Why are most ARGs serving only one term?

For a while, I’ve been curious why just about every ARG I’ve come across is a one-off experience, never to be revisited.

Read the full post:

Research credit: cyngs

1 comment:

  1. This probably goes to the issue of "dynamic community formation".

    Even back 5 years ago there was a lot more structure.

    For example, there was the lonelygirl15 community that many "games" developed out of. The key to that community was a narrative that held it all together. From that large base it was possible to springboard either a fully independent project or a spin off from the core story line. For example OpAphid was an ARG that began tangentially related to the core story. The Cassieiswatching ARG appeared related but turned out to be mostly independent (and yes we still get together in Second Life every week on Saturday night to work on that final unsolved anagram). Maddison Atkins had the potential to link up with the core story but eventually went its own independent path. The point is that all of these were made possible by the existence of a huge community of people many of whom seemed to thrive on the challenges that ARGs provide.

    Maddison Atkins is a good example. Chapter 1 was intense on both sides of the curtain. It was a 24/7 activity that required total dedication from both the PM and the players for most of its 2 week run. This type of activity is hard to sustain by either the PM or players. The PM needs to give up on their "regular life" and you tend to find players who are at a point in their life where they have a LOT of time they can dedicate to a singular project.

    Maddison Atkins chapter 2 came with its own set of issues. By dedicating less time to the project the PM produced an experience that felt less fluid to the players. While this was all that was possible it set in motion a multitude of complex community issues which distracted from the game.

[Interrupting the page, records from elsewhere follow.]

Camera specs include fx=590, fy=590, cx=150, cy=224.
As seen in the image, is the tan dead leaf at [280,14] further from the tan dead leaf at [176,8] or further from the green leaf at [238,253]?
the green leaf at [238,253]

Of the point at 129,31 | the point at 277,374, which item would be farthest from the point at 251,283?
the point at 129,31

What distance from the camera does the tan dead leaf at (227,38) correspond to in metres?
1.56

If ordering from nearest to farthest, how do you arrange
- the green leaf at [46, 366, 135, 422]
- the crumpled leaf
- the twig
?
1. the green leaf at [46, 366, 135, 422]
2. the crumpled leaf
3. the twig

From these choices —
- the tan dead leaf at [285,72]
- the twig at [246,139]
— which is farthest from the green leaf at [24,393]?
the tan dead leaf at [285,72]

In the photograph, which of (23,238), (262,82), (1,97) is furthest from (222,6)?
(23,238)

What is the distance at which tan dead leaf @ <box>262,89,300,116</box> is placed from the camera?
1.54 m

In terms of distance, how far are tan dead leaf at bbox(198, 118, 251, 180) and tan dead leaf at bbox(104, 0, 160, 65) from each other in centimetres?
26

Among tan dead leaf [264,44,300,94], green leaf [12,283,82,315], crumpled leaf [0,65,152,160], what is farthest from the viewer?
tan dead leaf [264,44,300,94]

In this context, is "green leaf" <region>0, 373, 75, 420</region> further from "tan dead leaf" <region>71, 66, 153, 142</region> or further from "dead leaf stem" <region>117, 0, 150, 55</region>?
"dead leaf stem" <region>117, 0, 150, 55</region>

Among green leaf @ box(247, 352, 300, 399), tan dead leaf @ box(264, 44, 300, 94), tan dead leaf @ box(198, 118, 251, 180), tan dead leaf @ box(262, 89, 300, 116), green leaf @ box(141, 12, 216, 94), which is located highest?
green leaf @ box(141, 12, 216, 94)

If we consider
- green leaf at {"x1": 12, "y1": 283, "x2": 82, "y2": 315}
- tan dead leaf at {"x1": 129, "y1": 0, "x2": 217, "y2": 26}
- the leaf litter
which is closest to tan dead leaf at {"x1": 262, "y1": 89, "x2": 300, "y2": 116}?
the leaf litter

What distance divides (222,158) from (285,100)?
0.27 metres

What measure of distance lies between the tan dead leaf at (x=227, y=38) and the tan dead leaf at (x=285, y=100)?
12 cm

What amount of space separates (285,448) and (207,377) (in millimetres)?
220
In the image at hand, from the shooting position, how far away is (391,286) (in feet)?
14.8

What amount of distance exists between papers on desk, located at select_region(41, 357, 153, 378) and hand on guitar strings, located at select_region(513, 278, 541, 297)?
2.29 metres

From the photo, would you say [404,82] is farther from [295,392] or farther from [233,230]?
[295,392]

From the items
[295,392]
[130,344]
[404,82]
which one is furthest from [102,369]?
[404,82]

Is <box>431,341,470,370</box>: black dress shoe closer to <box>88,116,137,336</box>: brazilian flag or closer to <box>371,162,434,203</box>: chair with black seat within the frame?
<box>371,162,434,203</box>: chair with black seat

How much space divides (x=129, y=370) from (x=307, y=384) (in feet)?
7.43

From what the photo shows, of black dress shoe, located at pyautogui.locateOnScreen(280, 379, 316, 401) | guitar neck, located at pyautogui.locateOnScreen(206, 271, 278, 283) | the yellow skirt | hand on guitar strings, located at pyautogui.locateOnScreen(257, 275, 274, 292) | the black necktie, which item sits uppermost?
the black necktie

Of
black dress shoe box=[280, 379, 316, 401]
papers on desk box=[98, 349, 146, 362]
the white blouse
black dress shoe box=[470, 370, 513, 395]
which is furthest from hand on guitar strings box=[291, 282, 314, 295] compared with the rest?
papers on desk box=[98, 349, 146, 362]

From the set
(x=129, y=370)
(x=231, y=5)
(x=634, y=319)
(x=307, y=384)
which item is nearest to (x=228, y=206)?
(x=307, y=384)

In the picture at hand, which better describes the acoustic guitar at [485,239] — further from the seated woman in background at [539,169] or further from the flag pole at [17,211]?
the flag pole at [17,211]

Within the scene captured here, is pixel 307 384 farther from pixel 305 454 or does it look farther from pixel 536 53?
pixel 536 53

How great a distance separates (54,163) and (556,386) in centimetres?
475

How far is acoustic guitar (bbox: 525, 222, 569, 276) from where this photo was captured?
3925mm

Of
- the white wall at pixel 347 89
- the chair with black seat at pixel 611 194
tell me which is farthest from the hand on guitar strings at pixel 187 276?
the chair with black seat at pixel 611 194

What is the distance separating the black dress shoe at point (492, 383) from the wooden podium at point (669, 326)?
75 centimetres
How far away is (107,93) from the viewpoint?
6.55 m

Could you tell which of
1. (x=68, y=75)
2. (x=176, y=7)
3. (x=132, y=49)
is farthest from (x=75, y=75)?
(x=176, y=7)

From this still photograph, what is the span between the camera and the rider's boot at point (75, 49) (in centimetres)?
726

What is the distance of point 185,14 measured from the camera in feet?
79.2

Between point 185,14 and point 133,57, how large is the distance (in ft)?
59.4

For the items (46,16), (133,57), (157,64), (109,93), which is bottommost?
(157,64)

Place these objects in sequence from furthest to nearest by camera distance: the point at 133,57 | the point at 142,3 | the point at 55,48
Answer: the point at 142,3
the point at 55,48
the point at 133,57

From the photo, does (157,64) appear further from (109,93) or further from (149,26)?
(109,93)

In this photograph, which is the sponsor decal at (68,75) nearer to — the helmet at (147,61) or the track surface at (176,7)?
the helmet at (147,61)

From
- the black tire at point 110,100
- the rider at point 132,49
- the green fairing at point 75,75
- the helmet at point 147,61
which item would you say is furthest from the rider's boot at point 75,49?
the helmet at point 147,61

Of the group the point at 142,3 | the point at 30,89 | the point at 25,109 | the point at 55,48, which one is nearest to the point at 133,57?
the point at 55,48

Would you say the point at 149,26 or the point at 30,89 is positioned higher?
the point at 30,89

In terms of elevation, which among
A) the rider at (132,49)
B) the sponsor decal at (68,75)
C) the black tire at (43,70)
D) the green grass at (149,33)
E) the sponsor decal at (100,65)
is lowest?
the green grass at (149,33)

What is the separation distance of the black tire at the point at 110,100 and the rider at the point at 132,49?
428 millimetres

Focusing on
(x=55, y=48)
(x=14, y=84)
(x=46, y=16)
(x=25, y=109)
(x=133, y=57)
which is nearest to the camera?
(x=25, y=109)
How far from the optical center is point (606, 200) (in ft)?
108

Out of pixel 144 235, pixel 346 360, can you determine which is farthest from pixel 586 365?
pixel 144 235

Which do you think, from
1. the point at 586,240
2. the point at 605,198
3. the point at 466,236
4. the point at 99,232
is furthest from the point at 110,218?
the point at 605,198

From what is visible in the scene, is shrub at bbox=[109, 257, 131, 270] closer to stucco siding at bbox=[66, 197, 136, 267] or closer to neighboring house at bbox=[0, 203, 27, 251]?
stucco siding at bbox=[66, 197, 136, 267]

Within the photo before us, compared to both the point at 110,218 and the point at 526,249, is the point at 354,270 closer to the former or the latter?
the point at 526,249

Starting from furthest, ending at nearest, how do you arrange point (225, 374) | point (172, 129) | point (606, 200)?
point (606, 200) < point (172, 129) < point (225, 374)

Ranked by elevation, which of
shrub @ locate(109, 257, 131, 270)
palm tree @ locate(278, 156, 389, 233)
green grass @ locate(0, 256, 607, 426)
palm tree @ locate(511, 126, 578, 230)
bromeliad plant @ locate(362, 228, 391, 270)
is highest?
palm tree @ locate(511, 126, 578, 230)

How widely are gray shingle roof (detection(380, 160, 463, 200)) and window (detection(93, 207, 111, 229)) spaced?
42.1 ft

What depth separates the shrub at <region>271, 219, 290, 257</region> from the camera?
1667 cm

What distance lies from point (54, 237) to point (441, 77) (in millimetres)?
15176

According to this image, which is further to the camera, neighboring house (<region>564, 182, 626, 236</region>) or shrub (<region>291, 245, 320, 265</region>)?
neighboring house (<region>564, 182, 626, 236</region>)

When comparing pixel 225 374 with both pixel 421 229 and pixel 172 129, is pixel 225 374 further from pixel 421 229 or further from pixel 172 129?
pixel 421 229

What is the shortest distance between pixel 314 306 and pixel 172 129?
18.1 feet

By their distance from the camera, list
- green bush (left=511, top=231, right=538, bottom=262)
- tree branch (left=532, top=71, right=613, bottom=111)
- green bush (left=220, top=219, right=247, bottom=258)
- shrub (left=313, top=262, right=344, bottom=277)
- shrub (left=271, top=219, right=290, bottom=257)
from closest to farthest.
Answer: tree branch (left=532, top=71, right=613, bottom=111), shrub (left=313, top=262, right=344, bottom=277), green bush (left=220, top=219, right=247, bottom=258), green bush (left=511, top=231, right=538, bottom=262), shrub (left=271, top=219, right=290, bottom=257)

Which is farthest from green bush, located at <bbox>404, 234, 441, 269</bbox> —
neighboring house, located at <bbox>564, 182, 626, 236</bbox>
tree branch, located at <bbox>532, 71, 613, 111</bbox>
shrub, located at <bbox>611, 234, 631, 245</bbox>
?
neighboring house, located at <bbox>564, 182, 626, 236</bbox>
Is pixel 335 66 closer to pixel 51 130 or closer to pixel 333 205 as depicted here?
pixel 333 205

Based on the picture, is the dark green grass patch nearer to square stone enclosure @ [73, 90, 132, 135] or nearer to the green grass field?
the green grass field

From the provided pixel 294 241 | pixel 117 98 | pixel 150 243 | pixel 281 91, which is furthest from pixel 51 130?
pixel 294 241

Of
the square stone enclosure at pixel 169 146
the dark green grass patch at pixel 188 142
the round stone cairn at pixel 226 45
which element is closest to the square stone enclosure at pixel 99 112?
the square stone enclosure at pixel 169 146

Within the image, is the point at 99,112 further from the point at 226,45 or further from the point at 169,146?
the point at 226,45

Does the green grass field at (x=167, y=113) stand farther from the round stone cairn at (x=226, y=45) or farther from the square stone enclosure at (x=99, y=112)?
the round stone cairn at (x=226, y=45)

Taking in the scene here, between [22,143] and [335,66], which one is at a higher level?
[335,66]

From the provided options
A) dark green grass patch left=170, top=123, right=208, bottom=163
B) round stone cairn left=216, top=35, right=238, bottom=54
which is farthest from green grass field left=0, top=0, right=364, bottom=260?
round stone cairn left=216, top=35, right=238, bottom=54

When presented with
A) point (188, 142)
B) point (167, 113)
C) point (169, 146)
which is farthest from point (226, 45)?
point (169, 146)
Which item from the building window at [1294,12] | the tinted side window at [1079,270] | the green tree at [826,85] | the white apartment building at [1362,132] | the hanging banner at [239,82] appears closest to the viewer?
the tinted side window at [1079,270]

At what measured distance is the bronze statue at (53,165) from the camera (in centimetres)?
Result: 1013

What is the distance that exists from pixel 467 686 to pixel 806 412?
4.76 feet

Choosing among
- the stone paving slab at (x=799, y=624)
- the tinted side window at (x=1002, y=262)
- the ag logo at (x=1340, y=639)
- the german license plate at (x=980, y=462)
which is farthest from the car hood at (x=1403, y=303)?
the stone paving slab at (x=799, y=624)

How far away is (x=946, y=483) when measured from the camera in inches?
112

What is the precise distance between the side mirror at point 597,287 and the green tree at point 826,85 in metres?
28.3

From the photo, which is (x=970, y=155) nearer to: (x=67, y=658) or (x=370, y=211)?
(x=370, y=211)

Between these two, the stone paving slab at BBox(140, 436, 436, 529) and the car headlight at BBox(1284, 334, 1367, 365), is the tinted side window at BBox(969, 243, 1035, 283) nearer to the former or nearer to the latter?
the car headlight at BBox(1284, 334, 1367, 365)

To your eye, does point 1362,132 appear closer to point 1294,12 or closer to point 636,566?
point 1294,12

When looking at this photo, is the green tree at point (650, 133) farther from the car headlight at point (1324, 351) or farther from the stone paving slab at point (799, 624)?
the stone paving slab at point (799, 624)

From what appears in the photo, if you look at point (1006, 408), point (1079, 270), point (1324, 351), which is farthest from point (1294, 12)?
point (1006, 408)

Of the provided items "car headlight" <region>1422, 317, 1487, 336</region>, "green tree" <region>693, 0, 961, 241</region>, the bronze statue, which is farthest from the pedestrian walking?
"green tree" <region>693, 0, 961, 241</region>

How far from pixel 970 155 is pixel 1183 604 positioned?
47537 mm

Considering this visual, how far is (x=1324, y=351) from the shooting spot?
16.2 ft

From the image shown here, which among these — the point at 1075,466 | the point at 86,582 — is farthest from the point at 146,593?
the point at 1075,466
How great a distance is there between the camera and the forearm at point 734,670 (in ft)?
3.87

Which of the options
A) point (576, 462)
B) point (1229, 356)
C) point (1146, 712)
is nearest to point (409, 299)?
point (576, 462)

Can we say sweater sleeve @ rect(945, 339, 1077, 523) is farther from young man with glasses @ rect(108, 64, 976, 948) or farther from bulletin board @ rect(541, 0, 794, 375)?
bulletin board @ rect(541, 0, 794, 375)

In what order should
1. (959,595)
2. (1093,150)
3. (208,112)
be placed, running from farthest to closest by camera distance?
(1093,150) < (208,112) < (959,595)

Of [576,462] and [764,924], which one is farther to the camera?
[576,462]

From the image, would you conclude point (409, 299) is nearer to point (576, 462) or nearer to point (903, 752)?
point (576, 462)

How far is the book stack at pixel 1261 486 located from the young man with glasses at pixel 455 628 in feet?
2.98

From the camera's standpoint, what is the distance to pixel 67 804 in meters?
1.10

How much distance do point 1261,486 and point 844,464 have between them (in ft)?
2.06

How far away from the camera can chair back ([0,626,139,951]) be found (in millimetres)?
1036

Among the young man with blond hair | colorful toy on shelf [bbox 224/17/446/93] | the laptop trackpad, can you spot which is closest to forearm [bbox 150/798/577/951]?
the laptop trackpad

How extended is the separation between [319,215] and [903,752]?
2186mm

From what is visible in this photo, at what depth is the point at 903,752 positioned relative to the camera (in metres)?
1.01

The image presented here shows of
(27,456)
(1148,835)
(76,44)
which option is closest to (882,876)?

    With the reboot of Maddison 2.0 the PM chose to delegate a lot of the work to either cast or others on the production team. This does not lighten the work load but rather distributes it. This worked well but it is still hard to sustain for long on either side of the curtain.

    In summary this leads to the questions: where is the community, how do you mobilize them quickly around a project and how do we all work together better on both sides of the wall to make this possible?

    Whatever the answers they will probably have to stem from the realization that todays World is dynamic and becoming increasingly so. It is hard to build a community overnight but to the degree we can find a path to "self assembly" around a project or projects the more sustainable ARGs will become.